Выхожу из больницы и сразу узнаю его. Невысокого роста, с такими же кучерявыми волосами, как у меня, только русого цвета, опущенными до плеч. Худой мужчина, выглядящий сильно старше своих лет. На нем светлая рубашка, серые брюки и большие очки. Выглядит немного забавно. В его руках вижу коробку конфет «Птичье молоко» и улыбаюсь – помнит ведь, что я любила их в детстве.
– Ксюшенька… милая… – его голос срывается, а руки слегка дрожат.
Пару секунд смотрю на него, а потом бросаюсь на шею. Крепко обнимает меня и, кажется, плачет. У меня тоже слезы на глазах. Украдкой вытираю их и отстраняюсь.
– Здравствуй, папа.
Сидим в какой-то уютной кофейне. Я ем мороженое с кофе, а он говорит, протирая носовым платочком свои смешные очки.
– Я пил тогда несколько лет. Чего только матушка не делала, чтобы меня остановить. Ходила в церковь и к разным колдунам. Что-то подсыпала в водку, чтобы меня сразу выворачивало. Но я только смеялся и снова брался за стакан. А потом я встретил одну женщину. Очень хорошую женщину. Она как-то вытащила меня из этого дурмана. Устроила на работу в институт. Я будто стал с ней другим человеком. Про вас вспоминал, конечно, но…
– Но у тебя была другая жизнь, – с улыбкой помогаю я ему. – Все нормально, пап, я понимаю. Я рада, что эта женщина помогла тебе.
– Моя Томочка… Она умерла два месяца назад, от рака. Мне было очень плохо, и я снова чуть не взялся за бутылку. Боролся с собой. Однажды разбирая бумаги, нашел твою фотографию – ту, где ты с большим бантом на макушке. Долго решался. Потом занял денег на билет и рванул в Дивногорск. А ты здесь, оказывается, была.
– А… дети у вас были?
– Нет, Ксюшенька, больше детей Бог мне не дал.
– А чем ты занимаешься? – пытаюсь отвлечь его от грустных мыслей. Хотя мне и правда интересно.
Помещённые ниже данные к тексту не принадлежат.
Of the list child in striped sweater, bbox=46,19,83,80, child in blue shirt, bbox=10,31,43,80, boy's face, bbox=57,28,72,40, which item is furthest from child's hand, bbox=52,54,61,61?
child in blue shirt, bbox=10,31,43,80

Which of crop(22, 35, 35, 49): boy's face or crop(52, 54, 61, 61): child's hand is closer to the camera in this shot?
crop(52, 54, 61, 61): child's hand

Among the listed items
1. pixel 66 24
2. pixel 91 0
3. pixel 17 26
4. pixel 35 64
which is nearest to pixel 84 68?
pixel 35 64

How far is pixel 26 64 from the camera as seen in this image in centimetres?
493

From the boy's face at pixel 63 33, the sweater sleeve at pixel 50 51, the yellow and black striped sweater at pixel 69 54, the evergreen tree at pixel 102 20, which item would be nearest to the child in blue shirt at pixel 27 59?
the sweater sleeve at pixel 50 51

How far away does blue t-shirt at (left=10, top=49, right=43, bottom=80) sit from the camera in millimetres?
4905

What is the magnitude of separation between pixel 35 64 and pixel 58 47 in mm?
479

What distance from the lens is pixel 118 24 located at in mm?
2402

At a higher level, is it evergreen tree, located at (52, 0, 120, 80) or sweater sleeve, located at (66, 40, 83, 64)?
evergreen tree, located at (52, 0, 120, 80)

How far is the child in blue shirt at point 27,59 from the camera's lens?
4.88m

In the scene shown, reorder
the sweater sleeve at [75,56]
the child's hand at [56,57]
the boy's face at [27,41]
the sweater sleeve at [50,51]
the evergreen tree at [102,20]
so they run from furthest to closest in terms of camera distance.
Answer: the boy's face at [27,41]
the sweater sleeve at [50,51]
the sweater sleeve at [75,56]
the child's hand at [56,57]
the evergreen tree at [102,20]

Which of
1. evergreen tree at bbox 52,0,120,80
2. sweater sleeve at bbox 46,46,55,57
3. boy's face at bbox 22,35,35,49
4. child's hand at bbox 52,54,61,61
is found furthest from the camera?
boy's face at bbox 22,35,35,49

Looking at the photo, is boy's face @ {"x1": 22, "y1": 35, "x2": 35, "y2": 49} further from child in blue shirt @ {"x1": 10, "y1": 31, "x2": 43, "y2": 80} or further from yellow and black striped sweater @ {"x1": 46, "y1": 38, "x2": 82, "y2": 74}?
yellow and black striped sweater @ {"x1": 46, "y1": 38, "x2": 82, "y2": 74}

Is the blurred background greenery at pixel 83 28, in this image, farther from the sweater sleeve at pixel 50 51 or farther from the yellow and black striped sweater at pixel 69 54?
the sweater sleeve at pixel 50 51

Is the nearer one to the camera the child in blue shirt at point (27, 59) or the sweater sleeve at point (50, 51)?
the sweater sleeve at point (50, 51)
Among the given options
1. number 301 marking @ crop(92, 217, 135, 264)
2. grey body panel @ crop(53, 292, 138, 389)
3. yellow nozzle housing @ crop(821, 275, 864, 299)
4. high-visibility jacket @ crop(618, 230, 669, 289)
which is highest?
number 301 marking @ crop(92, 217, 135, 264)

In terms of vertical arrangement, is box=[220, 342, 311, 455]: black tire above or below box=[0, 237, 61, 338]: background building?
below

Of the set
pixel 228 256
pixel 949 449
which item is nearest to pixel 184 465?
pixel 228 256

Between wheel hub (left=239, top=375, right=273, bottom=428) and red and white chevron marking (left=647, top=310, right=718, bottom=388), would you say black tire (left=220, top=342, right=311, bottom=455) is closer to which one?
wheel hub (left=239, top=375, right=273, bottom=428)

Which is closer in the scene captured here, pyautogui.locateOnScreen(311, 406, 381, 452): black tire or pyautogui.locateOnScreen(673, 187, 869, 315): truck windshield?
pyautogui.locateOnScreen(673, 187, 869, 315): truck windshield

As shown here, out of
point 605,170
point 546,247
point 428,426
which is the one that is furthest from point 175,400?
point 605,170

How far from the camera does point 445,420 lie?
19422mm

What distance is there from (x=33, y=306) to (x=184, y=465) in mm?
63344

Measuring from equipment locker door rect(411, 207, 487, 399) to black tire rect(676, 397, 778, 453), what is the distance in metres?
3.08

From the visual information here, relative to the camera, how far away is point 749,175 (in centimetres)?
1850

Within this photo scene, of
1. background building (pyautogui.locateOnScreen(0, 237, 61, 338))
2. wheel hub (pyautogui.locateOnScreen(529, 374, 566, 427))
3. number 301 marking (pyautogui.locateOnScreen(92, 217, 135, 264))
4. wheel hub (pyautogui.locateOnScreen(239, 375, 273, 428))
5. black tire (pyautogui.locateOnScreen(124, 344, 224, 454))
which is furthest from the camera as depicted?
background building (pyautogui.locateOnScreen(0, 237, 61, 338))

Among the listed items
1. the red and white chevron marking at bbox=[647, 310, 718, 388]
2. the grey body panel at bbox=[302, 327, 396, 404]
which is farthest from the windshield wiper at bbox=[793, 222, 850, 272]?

– Тружусь в государственном институте, на кафедре современного естествознания. Доцент. Пытаюсь показать разным оболтусам, как удивительно и гармонично устроена наша вселенная. Кто-то даже слушает, – горько улыбается он.
Представляю его в аудитории. В широком костюме, больших очках и с растрепанными волосами, увлеченно рассказывающим что-то, например, об электронах.
– Я бы тебя слушала, – улыбаюсь и беру его за руку.
Он накрывает второй рукой мою руку и благодарно смотрит на меня. В глазах опять блестят слезы.
– Доченька… кроме тебя, у меня больше никого не осталось. Пожалуйста, давай видеться с тобой хотя бы иногда? Или хотя бы созваниваться?
– Конечно, пап, – обещаю ему.
– А если тебе что-нибудь будет нужно, хоть что, не стесняйся обращаться, я всегда тебе помогу! – уверяет меня, а я закусываю губу.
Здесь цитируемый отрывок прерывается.